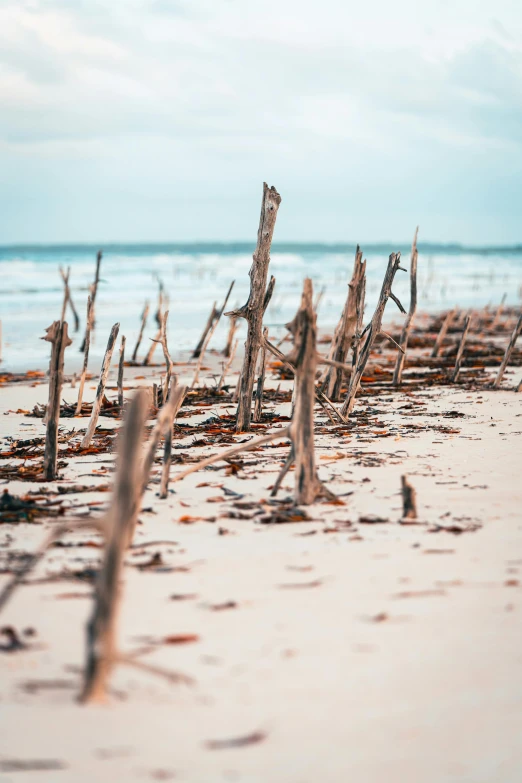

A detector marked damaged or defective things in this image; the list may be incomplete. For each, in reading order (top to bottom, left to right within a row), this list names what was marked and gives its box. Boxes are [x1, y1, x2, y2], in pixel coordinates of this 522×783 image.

broken wooden stake [41, 322, 71, 480]
broken wooden stake [74, 296, 92, 416]
broken wooden stake [80, 324, 120, 448]
broken wooden stake [131, 304, 149, 364]
broken wooden stake [224, 183, 278, 432]
broken wooden stake [340, 254, 404, 420]
broken wooden stake [390, 227, 418, 386]
broken wooden stake [450, 316, 472, 382]
broken wooden stake [492, 310, 520, 388]
broken wooden stake [79, 392, 148, 704]
broken wooden stake [400, 478, 416, 520]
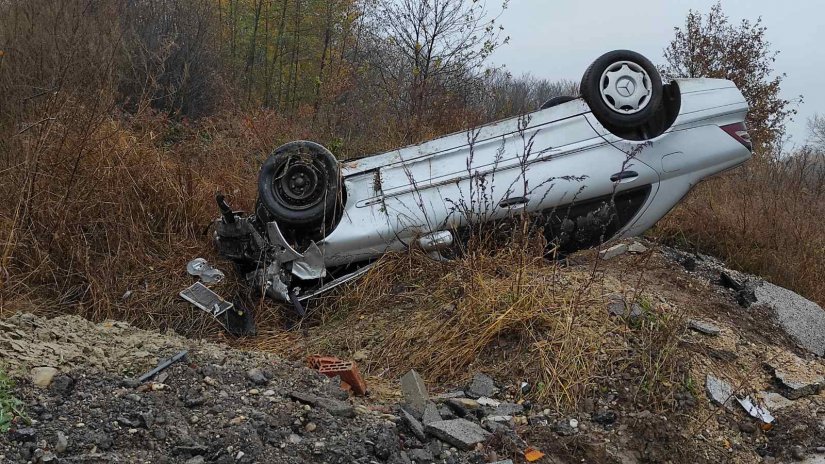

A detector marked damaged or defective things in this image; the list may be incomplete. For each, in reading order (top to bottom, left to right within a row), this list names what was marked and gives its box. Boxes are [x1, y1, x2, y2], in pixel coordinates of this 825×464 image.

detached car part [211, 49, 748, 304]
overturned silver car [211, 50, 748, 308]
broken concrete slab [596, 243, 628, 260]
broken concrete slab [684, 320, 716, 336]
broken concrete slab [752, 282, 824, 356]
broken concrete slab [400, 370, 432, 420]
broken concrete slab [464, 372, 496, 396]
broken concrete slab [704, 374, 736, 410]
broken concrete slab [756, 392, 796, 410]
broken concrete slab [768, 356, 824, 398]
broken concrete slab [400, 408, 424, 440]
broken concrete slab [424, 418, 490, 452]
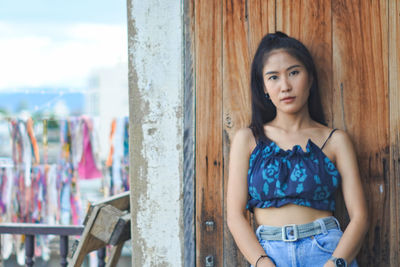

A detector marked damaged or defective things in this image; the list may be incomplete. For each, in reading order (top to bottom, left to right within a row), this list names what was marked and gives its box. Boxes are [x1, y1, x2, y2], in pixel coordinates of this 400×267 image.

peeling paint on pillar [127, 1, 184, 266]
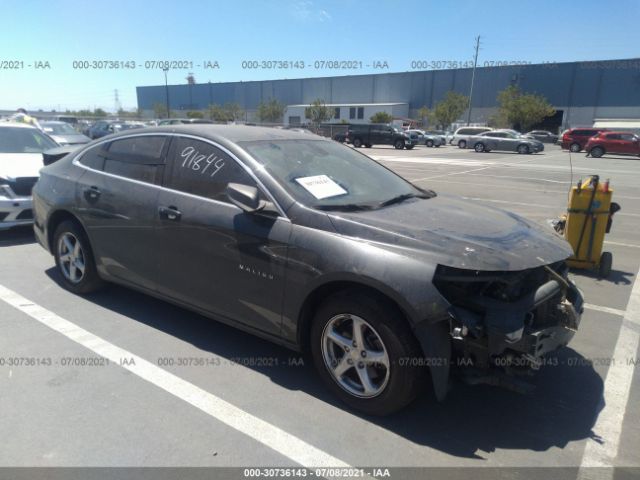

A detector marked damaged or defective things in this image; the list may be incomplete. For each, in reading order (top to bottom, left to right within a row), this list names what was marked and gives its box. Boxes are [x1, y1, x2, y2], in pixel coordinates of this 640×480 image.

damaged gray sedan [33, 125, 584, 414]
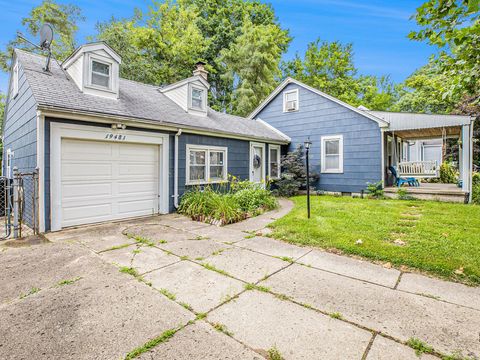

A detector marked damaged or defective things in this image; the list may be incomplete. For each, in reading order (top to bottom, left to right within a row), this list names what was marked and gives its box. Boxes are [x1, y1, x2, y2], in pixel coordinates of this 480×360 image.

cracked concrete slab [0, 243, 193, 358]
cracked concrete slab [144, 260, 244, 314]
cracked concrete slab [158, 240, 232, 260]
cracked concrete slab [135, 320, 262, 360]
cracked concrete slab [203, 248, 288, 284]
cracked concrete slab [234, 238, 310, 260]
cracked concrete slab [210, 292, 372, 358]
cracked concrete slab [298, 249, 400, 288]
cracked concrete slab [260, 262, 480, 356]
cracked concrete slab [368, 334, 438, 360]
cracked concrete slab [396, 272, 480, 310]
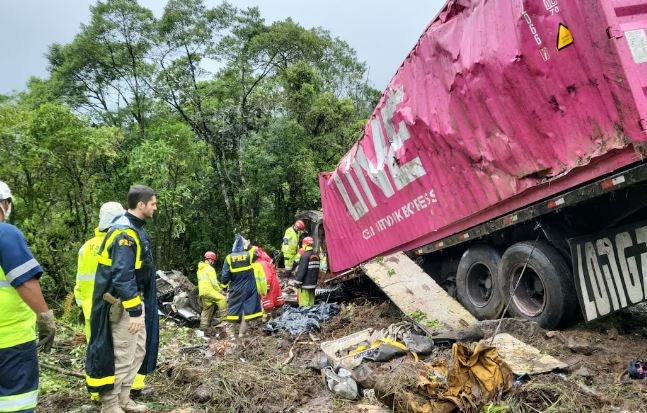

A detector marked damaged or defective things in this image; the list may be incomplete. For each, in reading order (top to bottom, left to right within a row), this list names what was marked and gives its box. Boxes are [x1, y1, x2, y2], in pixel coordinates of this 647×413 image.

crushed vehicle [318, 0, 647, 328]
overturned pink truck [322, 0, 647, 328]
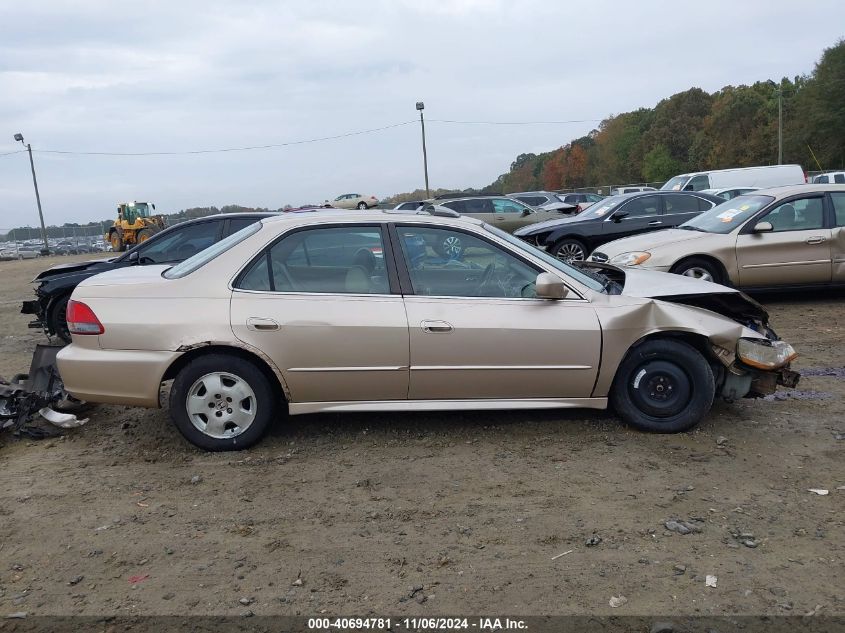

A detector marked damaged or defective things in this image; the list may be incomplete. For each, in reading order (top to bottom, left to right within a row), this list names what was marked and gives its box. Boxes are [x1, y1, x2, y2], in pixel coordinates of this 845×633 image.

damaged front end [1, 344, 88, 436]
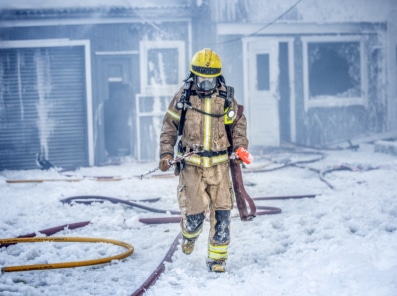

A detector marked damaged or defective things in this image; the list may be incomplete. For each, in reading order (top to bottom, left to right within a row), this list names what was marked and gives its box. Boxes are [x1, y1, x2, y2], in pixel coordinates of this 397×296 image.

broken window [306, 41, 362, 99]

--------------------

### WHAT TO DO
Arrange every line of the listing above as a Markdown table with the columns Row and Line, numbering the rows and skipping blank lines. Leave the pictures out.

### EXERCISE ANSWER
| Row | Line |
|---|---|
| 1 | A detector marked damaged or defective things in this image; the list may be incomplete. For each, in reading order (top to bottom, left to right within a row), this list names what was marked and gives its box. Boxes are [x1, y1, x2, y2], in pixel coordinates of this 522×783 image. |
| 2 | broken wooden stake [41, 322, 71, 480] |
| 3 | broken wooden stake [74, 296, 92, 416] |
| 4 | broken wooden stake [80, 324, 120, 448] |
| 5 | broken wooden stake [131, 304, 149, 364] |
| 6 | broken wooden stake [224, 183, 278, 432] |
| 7 | broken wooden stake [340, 254, 404, 420] |
| 8 | broken wooden stake [390, 227, 418, 386] |
| 9 | broken wooden stake [450, 316, 472, 382] |
| 10 | broken wooden stake [492, 310, 520, 388] |
| 11 | broken wooden stake [79, 392, 148, 704] |
| 12 | broken wooden stake [400, 478, 416, 520] |
| 13 | A detector marked damaged or defective things in this image; the list may be incomplete. For each, in reading order (top to bottom, left to right within a row), this list names what was marked and gives its box. Boxes are [x1, y1, x2, y2], in pixel coordinates of this 825×464 image. |
| 14 | detached car part [211, 49, 748, 304] |
| 15 | overturned silver car [211, 50, 748, 308] |
| 16 | broken concrete slab [596, 243, 628, 260] |
| 17 | broken concrete slab [684, 320, 716, 336] |
| 18 | broken concrete slab [752, 282, 824, 356] |
| 19 | broken concrete slab [400, 370, 432, 420] |
| 20 | broken concrete slab [464, 372, 496, 396] |
| 21 | broken concrete slab [704, 374, 736, 410] |
| 22 | broken concrete slab [756, 392, 796, 410] |
| 23 | broken concrete slab [768, 356, 824, 398] |
| 24 | broken concrete slab [400, 408, 424, 440] |
| 25 | broken concrete slab [424, 418, 490, 452] |
| 26 | A detector marked damaged or defective things in this image; the list may be incomplete. For each, in reading order (top to bottom, left to right within a row), this list names what was marked and gives its box. Boxes are [x1, y1, x2, y2], in pixel coordinates of this 400×267 image. |
| 27 | peeling paint on pillar [127, 1, 184, 266] |
| 28 | A detector marked damaged or defective things in this image; the list may be incomplete. For each, in reading order (top to bottom, left to right within a row), this list names what was marked and gives its box. Boxes are [x1, y1, x2, y2], in pixel coordinates of this 640×480 image. |
| 29 | damaged gray sedan [33, 125, 584, 414] |
| 30 | A detector marked damaged or defective things in this image; the list may be incomplete. For each, in reading order (top to bottom, left to right within a row), this list names what was marked and gives its box. Boxes are [x1, y1, x2, y2], in pixel coordinates of this 480×360 image. |
| 31 | cracked concrete slab [0, 243, 193, 358] |
| 32 | cracked concrete slab [144, 260, 244, 314] |
| 33 | cracked concrete slab [158, 240, 232, 260] |
| 34 | cracked concrete slab [135, 320, 262, 360] |
| 35 | cracked concrete slab [203, 248, 288, 284] |
| 36 | cracked concrete slab [234, 238, 310, 260] |
| 37 | cracked concrete slab [210, 292, 372, 358] |
| 38 | cracked concrete slab [298, 249, 400, 288] |
| 39 | cracked concrete slab [260, 262, 480, 356] |
| 40 | cracked concrete slab [368, 334, 438, 360] |
| 41 | cracked concrete slab [396, 272, 480, 310] |
| 42 | A detector marked damaged or defective things in this image; the list may be incomplete. For each, in reading order (top to bottom, left to right within a row), this list names what was marked and gives its box. Boxes are [x1, y1, x2, y2], in pixel coordinates of this 647×413 image. |
| 43 | crushed vehicle [318, 0, 647, 328] |
| 44 | overturned pink truck [322, 0, 647, 328] |
| 45 | A detector marked damaged or defective things in this image; the list may be incomplete. For each, in reading order (top to bottom, left to right within a row), this list names what was marked and gives its box. Boxes are [x1, y1, x2, y2], in pixel coordinates of this 845×633 image. |
| 46 | damaged front end [1, 344, 88, 436] |
| 47 | A detector marked damaged or defective things in this image; the list may be incomplete. For each, in reading order (top to bottom, left to right within a row), this list names what was marked and gives its box. Boxes are [x1, y1, x2, y2], in pixel coordinates of this 397×296 image. |
| 48 | broken window [306, 41, 362, 99] |